Sur les réseaux sociaux spécialisés, consacrés aux conditions d’exercice du métier, les témoignages d’enseignants qui renoncent au statut de fonctionnaire, jugé de moins en moins avantageux, se multiplient. Ce qui provoque souvent l’ire de certains de leurs collègues lauréats du concours. “A quoi ça sert de faire des années d’études poussées pour finalement être moins bien traité qu’un débutant qui n’a qu’une licence, et parfois sans rapport avec la discipline enseignée, pour tout bagage ?”, s’agace Emilie*, titulaire du Capes d’anglais qui exerce dans les Hauts-de-Seine. L’irritation se répand d’autant plus que le nombre de contractuels ne cesse d’augmenter. Dans le secondaire, ces derniers représentent 10 % des effectifs, soit une augmentation de 40 % depuis 2012, notait en 2023 un rapport de la Cour des comptes. Dans certaines académies comme Créteil ou Versailles, 20 % des enseignants sont des contractuels. La pénurie de volontaires due au manque croissant d’attractivité du métier explique en grande partie ce phénomène. En 2024, plus de 3 000 postes, sur les 27 589 ouverts, n’ont pas été pourvus aux concours d’enseignants.

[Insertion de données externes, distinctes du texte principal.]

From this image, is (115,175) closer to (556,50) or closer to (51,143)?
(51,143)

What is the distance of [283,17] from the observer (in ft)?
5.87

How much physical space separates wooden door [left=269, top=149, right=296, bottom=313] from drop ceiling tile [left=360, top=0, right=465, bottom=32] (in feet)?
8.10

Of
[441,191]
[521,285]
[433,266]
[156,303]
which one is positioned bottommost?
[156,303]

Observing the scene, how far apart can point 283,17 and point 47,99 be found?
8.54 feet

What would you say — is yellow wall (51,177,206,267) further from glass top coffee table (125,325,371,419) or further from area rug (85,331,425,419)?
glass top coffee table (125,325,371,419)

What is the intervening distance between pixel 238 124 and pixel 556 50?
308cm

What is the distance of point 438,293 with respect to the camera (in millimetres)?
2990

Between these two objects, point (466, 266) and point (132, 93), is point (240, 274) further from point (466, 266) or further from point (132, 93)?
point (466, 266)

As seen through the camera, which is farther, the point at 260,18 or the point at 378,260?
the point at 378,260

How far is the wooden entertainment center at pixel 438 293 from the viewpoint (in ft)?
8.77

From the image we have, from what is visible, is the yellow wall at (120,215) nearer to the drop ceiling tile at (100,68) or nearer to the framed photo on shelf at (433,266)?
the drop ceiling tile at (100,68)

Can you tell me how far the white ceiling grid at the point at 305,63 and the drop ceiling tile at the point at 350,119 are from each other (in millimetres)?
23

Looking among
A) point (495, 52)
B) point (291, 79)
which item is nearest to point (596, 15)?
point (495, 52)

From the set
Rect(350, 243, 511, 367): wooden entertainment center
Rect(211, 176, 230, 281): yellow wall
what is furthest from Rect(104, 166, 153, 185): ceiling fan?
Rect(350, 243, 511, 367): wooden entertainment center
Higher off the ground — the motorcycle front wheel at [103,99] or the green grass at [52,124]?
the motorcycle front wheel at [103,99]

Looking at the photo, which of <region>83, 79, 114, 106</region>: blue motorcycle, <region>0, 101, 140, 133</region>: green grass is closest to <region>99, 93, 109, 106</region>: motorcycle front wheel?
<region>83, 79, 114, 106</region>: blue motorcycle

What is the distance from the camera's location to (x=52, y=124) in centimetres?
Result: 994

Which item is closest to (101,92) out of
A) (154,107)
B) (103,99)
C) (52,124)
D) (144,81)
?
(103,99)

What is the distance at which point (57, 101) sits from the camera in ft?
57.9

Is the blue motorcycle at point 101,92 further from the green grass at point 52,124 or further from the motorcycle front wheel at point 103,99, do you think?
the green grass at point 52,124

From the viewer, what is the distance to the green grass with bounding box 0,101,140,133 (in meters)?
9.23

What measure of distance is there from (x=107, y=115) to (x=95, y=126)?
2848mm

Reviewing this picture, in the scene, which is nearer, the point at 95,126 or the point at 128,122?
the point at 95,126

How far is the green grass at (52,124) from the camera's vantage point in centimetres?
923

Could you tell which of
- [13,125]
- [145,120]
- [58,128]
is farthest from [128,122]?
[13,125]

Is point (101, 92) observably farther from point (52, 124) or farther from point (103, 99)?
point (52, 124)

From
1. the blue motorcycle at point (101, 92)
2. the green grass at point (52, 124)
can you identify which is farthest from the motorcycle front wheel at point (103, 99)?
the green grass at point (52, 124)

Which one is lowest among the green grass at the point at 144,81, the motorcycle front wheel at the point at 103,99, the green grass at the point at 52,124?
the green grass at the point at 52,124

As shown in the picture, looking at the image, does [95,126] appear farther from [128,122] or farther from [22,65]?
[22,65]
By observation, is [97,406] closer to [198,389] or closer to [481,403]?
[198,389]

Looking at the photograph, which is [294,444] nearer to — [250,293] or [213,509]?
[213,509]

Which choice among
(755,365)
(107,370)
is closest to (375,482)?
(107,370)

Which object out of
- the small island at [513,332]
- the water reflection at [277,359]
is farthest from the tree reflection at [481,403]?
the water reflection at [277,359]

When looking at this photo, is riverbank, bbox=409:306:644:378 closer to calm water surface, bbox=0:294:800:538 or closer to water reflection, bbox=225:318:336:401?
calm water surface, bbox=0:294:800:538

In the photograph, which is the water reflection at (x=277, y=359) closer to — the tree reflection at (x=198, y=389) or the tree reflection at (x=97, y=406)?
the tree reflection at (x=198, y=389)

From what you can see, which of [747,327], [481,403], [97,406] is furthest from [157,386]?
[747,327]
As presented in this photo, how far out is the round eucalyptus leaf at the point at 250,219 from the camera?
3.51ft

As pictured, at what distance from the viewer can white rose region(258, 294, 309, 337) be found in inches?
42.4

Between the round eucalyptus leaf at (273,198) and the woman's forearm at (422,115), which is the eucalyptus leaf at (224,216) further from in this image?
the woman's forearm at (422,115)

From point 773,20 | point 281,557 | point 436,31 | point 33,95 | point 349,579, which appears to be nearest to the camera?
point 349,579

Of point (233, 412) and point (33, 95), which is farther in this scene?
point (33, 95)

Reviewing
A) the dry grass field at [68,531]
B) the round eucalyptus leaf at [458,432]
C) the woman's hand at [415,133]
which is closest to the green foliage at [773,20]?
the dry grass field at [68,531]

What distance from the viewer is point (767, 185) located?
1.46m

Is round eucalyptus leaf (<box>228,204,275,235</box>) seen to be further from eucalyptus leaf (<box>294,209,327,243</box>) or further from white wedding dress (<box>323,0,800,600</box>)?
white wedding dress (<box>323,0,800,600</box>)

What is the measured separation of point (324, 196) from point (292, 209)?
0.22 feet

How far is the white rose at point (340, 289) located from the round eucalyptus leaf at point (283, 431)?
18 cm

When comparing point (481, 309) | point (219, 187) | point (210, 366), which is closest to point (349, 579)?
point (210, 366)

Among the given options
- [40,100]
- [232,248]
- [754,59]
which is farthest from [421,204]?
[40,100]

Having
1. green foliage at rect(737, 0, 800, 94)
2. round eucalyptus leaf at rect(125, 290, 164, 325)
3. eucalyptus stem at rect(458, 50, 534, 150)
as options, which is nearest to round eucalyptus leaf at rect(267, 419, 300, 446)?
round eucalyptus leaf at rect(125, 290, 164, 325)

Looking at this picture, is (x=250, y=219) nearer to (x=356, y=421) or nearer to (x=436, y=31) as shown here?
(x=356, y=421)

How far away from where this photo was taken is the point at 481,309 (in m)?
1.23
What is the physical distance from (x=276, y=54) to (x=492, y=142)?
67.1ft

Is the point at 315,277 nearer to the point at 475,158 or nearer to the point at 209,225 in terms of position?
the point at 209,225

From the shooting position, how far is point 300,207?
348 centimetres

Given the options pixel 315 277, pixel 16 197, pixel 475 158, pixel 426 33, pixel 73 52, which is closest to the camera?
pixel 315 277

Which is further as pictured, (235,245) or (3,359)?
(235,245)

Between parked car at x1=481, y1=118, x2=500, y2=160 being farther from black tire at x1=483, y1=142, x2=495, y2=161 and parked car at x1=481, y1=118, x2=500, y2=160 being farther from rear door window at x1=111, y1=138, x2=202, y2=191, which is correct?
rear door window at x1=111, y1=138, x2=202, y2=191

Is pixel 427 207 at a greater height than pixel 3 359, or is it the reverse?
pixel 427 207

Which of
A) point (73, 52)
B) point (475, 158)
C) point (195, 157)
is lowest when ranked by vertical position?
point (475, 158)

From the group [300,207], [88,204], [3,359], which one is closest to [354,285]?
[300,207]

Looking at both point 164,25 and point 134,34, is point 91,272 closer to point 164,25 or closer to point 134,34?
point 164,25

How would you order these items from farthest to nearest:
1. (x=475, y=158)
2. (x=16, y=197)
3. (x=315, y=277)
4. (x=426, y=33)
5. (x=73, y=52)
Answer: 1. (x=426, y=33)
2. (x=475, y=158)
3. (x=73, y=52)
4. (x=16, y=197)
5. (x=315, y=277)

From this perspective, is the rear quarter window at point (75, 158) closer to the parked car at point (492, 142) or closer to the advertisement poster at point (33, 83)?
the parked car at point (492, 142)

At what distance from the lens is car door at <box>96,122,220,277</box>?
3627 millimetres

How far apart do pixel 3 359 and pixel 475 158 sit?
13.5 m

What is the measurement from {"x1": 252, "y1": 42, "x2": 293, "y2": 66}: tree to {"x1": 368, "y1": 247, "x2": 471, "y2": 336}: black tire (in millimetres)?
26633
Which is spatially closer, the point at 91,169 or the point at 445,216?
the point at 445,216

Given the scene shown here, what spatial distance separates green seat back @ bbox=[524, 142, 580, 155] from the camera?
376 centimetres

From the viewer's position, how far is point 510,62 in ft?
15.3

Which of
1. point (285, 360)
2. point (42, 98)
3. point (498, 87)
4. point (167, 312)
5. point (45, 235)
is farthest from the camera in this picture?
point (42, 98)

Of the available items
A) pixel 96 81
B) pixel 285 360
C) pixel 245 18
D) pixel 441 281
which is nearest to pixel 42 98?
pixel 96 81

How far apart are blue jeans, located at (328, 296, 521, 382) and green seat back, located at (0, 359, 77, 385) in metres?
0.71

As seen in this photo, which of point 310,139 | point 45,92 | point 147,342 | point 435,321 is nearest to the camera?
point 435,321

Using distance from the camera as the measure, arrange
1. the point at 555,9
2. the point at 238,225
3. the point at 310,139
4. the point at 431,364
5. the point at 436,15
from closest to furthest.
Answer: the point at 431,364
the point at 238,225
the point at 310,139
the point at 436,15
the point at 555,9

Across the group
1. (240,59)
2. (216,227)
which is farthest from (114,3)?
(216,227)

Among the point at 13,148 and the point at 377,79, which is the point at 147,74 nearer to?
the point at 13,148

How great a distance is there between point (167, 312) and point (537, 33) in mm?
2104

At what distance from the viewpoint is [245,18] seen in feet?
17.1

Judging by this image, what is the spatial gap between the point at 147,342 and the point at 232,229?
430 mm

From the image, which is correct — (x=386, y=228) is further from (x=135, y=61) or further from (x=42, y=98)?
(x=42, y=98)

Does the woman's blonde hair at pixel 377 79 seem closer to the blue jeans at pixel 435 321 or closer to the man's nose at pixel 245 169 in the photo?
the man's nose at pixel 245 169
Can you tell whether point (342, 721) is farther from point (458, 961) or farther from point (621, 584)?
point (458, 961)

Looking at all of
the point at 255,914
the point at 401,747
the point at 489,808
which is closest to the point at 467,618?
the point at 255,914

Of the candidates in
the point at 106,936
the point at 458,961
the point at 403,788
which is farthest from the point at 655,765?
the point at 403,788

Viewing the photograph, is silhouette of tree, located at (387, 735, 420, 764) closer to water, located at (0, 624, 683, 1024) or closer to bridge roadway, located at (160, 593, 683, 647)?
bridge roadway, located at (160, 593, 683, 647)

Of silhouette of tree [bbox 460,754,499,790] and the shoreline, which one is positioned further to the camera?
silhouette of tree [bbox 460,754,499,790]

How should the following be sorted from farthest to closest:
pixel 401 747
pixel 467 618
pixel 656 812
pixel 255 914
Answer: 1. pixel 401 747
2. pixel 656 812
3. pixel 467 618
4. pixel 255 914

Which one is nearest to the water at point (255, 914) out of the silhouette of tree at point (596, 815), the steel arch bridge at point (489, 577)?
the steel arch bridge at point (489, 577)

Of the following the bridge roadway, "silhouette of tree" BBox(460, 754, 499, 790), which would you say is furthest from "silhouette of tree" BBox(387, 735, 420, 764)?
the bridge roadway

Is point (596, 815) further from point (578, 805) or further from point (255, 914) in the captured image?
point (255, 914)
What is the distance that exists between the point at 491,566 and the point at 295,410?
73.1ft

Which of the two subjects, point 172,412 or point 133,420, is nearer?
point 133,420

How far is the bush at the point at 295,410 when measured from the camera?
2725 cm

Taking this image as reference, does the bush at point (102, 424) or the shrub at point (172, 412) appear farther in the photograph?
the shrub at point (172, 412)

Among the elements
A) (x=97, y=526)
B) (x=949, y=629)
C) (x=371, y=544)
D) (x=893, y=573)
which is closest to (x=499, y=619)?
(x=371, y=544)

“La proportion de contractuels parmi les personnels enseignants est très inférieure au reste de la fonction publique d’Etat, où elle de 20 % hors opérateurs”, cherche à relativiser le ministère de l’Education nationale. Toutefois les nouveaux enjeux de recrutement “imposent de faire évoluer la gestion des ressources humaines en intégrant les contractuels non plus seulement comme réponse de remplacement temporaire mais comme une ressource précieuse et durable”, poursuit-on rue de Grenelle. Selon le ministère, en 2024, près de 70 % des contractuels sont soit en CDI, soit en CDD de 12 mois. Cet allongement des contrats a pour but d’attirer davantage de candidats.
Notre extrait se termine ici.